In [107]:
import re, collections

def words(text): return re.findall('[a-z]+', text.lower()) 

def train(features):
    model = collections.defaultdict(lambda: 1)
    for f in features:
        model[f] += 1
    return model

NWORDS = train(words(open('big.txt').read()))

alphabet = 'abcdefghijklmnopqrstuvwxyz'

def edits1(word):
   splits     = [(word[:i], word[i:]) for i in range(len(word) + 1)]
   deletes    = [a + b[1:] for a, b in splits if b]
   transposes = [a + b[1] + b[0] + b[2:] for a, b in splits if len(b)>1]
   replaces   = [a + c + b[1:] for a, b in splits for c in alphabet if b]
   inserts    = [a + c + b     for a, b in splits for c in alphabet]
   return set(deletes + transposes + replaces + inserts)

def known_edits2(word):
    return set(e2 for e1 in edits1(word) for e2 in edits1(e1) if e2 in NWORDS)

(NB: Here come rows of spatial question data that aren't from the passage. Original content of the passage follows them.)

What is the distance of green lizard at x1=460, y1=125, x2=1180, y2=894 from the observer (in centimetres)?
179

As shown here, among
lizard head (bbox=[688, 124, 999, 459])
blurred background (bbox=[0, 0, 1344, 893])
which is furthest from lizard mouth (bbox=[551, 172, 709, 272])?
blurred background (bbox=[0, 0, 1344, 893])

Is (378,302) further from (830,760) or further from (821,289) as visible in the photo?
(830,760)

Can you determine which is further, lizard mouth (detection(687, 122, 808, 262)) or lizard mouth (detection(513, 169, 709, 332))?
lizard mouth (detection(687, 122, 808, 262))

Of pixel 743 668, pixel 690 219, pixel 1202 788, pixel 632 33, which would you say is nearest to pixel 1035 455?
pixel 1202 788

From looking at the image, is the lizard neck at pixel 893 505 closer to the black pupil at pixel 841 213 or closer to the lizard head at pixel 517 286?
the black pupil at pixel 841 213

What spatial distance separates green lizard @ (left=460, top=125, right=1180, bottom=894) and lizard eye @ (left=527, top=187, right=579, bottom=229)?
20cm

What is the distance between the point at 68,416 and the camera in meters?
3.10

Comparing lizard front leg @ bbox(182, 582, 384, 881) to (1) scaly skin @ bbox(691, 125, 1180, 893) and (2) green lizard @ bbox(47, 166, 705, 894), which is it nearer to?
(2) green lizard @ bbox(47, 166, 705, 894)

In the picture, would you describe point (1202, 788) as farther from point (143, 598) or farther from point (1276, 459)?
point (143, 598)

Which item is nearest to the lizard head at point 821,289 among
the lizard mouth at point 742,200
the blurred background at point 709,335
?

def known(words): return set(w for w in words if w in NWORDS)

def correct(word):
    candidates = known([word]) or known(edits1(word)) or known_edits2(word) or [word]
    return max(candidates, key=NWORDS.get)


In [92]:
correct('Speling')

'spelling'

In [109]:
NWORDS = train(words(open('big.txt').read()))

print(correct('Thew'))
print(correct('Korrecter'))
print(correct('reciet'))
print(correct('rember'))

whew
corrected
recite
member


In [101]:
from collections import Counter

NWORDS = train(words(open('big.txt').read()))
WORDS = Counter(words(open('big.txt').read()))

def correction(word):
    return correct(word)

def P(word, N=sum(WORDS.values())): 
    "Probability of `word`."
    return WORDS[word] / N

def unit_tests():
    assert correction('speling') == 'spelling'              # insert
    assert correction('korrectud') == 'corrected'           # replace 2
    assert correction('bycycle') == 'bicycle'               # replace
    assert correction('inconvient') == 'inconvenient'       # insert 2
    assert correction('arrainged') == 'arranged'            # delete
    assert correction('peotry') =='poetry'                  # transpose
    assert correction('peotryy') =='poetry'                 # transpose + delete
    assert correction('word') == 'word'                     # known
    assert correction('quintessential') == 'quintessential' # unknown
    assert words('This is a TEST.') == ['this', 'is', 'a', 'test']
#    print(Counter(words('This is a test. 123; A TEST this is.')))
    assert Counter(words('This is a test. 123; A TEST this is.')) == (
           Counter({'a': 2, 'is': 2, 'test': 2, 'this': 2}))
#    print(len(WORDS))
    #assert len(WORDS) == 32192
    #assert sum(WORDS.values()) == 1115504
#    assert WORDS.most_common(10) == [
#     ('the', 79808),
#     ('of', 40024),
#     ('and', 38311),
#     ('to', 28765),
#     ('in', 22020),
#     ('a', 21124),
#     ('that', 12512),
#     ('he', 12401),
#     ('was', 11410),
#     ('it', 10681)]
#    assert WORDS['the'] == 79808
    print(P('quintessential'))
#    assert P('quintessential') == 0
    assert 0.07 < P('the') < 0.1
    return 'unit_tests pass'

print(unit_tests())

0.0
unit_tests pass


In [102]:
def spelltest(tests, verbose=False):
    "Run correction(wrong) on all (right, wrong) pairs; report results."
    import time
    start = time.clock()
    good, unknown = 0, 0
    n = len(tests)
    for right, wrong in tests:
        w = correction(wrong)
        good += (w == right)
        if w != right:
            unknown += (right not in WORDS)
            if verbose:
                print('correction({}) => {} ({}); expected {} ({})'
                      .format(wrong, w, WORDS[w], right, WORDS[right]))
    dt = time.clock() - start
    print('{:.0%} of {} correct ({:.0%} unknown) at {:.0f} words per second '
          .format(good / n, n, unknown / n, n / dt))
    
def Testset(lines):
    "Parse 'right: wrong1 wrong2' lines into [('right', 'wrong1'), ('right', 'wrong2')] pairs."
    return [(right, wrong)
            for (right, wrongs) in (line.split(':') for line in lines)
            for wrong in wrongs.split()]

spelltest(Testset(open('spell-testset1.txt'))) # Development set
#spelltest(Testset(open('spell-testset2.txt'))) # Final test set

75% of 270 correct (6% unknown) at 33 words per second